▶ PROVIDED PASSAGE
*** Begin section ***
The length of the retraction of the leading end 21 from the leading end face 11 of the ferrule 10 is preferably 1 μm or more, more preferably 3 μm or more, more preferably 5 μm or more. This configuration is suitable for protecting the leading end 21 of the optical fiber 20. The length of the retraction of the leading end 21 from the leading end face 11 of the ferrule 10 is preferably 1000 μm or less, more preferably 100 μm or less, more preferably 50 μm or less. This configuration is suitable for reducing transmission loss in an optical connection between optical fibers without abutment of their leading ends against each other.
The optical fiber 20 is a plastic optical fiber and includes a core having a relatively high refractive index and constitutes an optical transmission line itself, and a clad having a relatively low refractive index and located around the core to extend along the core. Examples of the constituent material of the core include a resin material having flexibility such as polymethyl methacrylate and polycarbonate. Examples of the constituent material of the clad include a fluorine-containing polymer such as fluorine-containing polyimide.
The optical fiber 20 is preferably a refractive index distribution type plastic optical fiber. This configuration is suitable for transmitting an optical signal in multimode at the optical connector X.
*** End section ***
▶ TASK REQUIREMENTS
In the passage about the plastic optical fiber, which materials are named as examples for the core?

▶ EXTRACTED RECORDS
*** Begin section ***
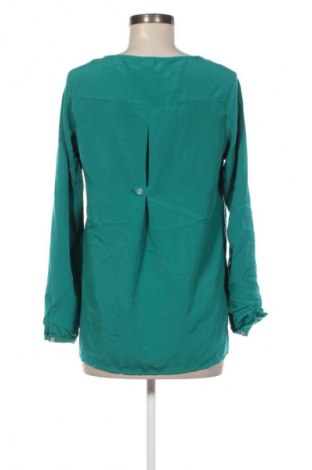 Damen Shirt Lefties, Größe S, Farbe Grün, Preis € 3,49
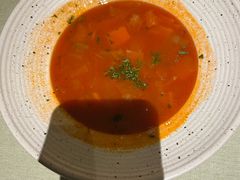 -碧特博格·20年品牌西餐厅(芜湖路店)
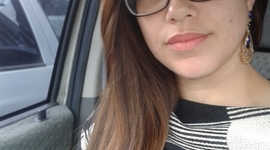 Timeline: Minha linha do tempo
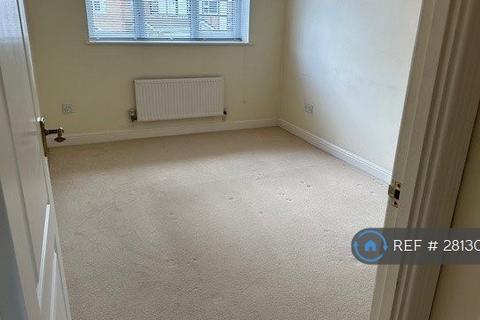 undefined, Heol Glan Elai, Pontyclun, CF72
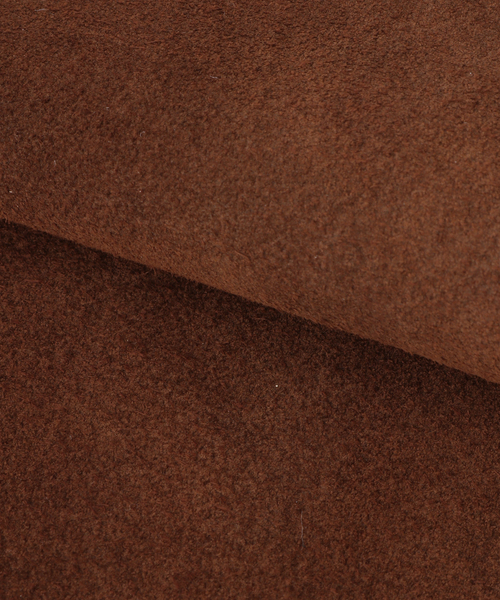 ACME FURNITURE（アクメファニチャー）の「CUSHION-SUMATRA(中材込) クッション（クッション/クッションカバー・レディース・その他・FREE）」の9枚目の写真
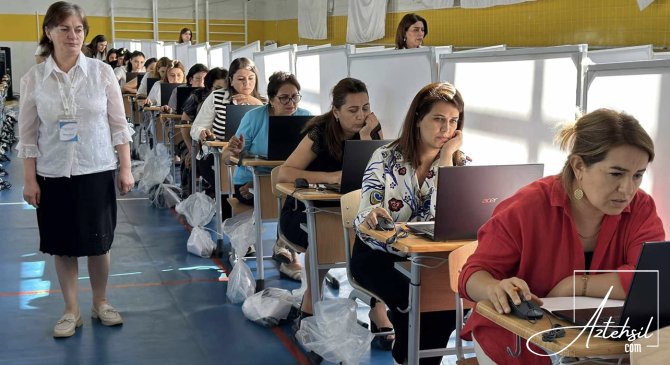 Müəllimlərin sertifikasiyası 2 ildən bir keçirilməlidir - Təhsil eksperti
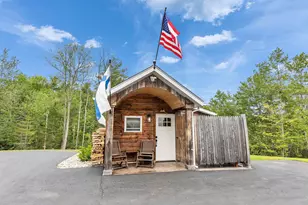 196 Lord Brook Rd, Rindge, NH 03461 - Photo 46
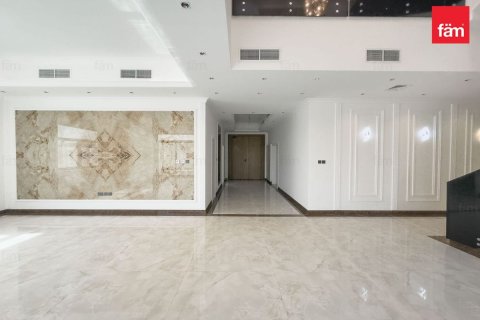 6 bedrooms Villa in Dubai, UAE No. 142526 7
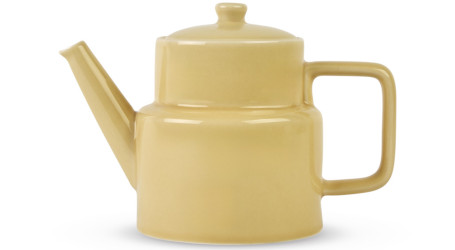 Tuesday Scent of the Day: A Jammy Rose That Refuses To Behave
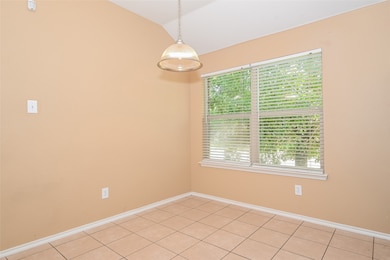 3653 Swallow Dr, Mesquite, TX 75181 - photo 6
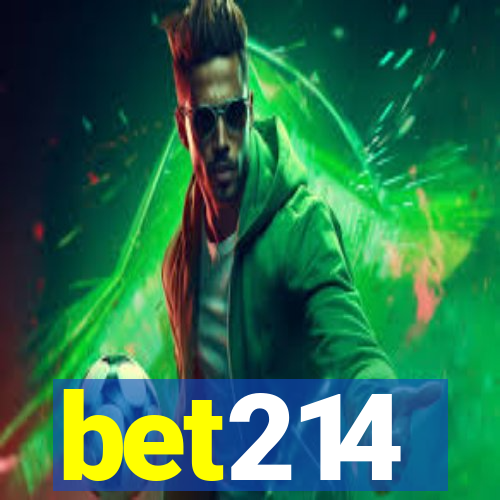 bet214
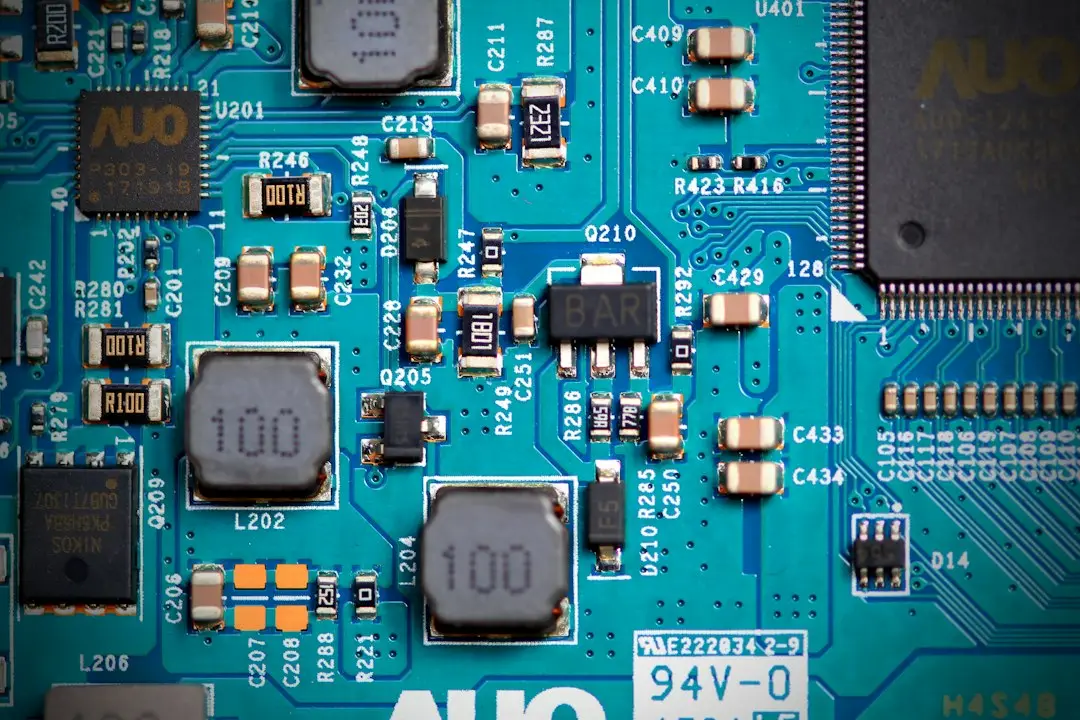MoE Cost per Token: Why Active Parameters Rule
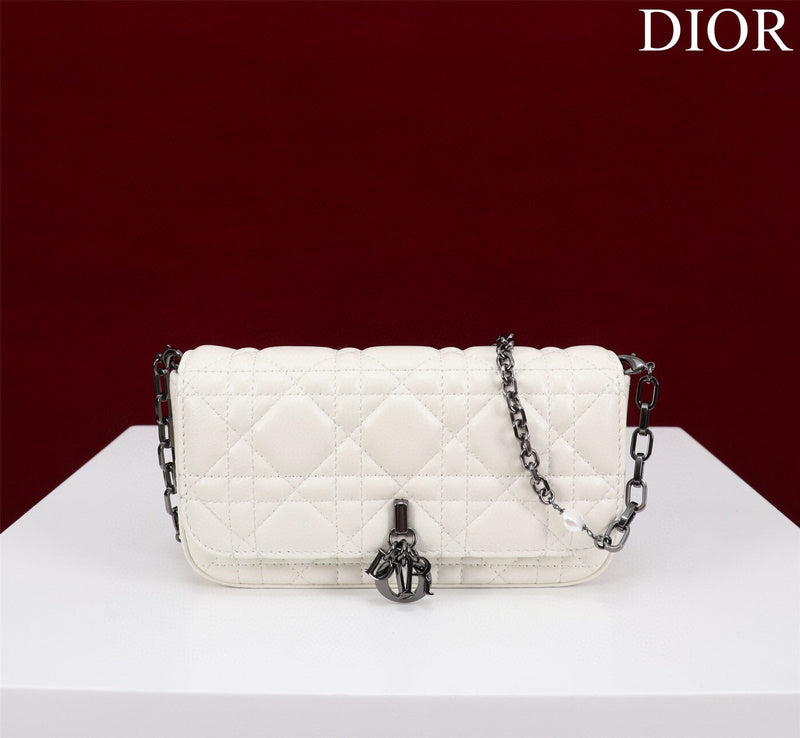 Glami Fashion - DIR Bags - 1250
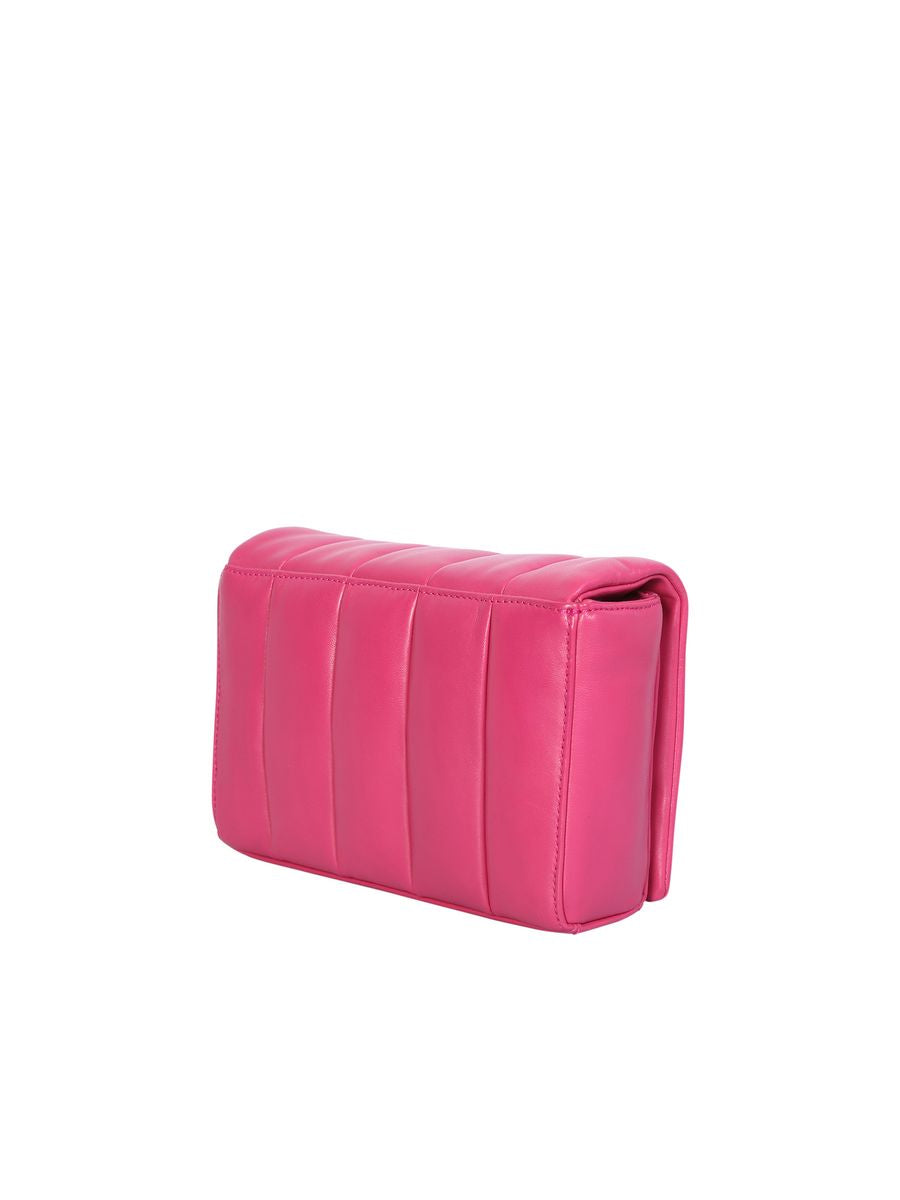Stand Studio Schultertaschen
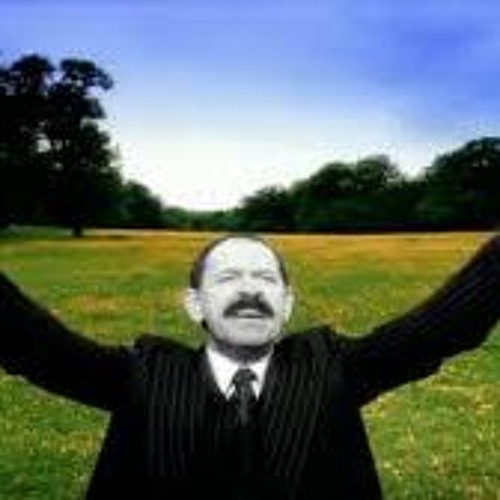 scatman more like shitpost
*** End section ***
▶ SOLUTION FOR THIS EXERCISE
Polymethyl methacrylate and polycarbonate.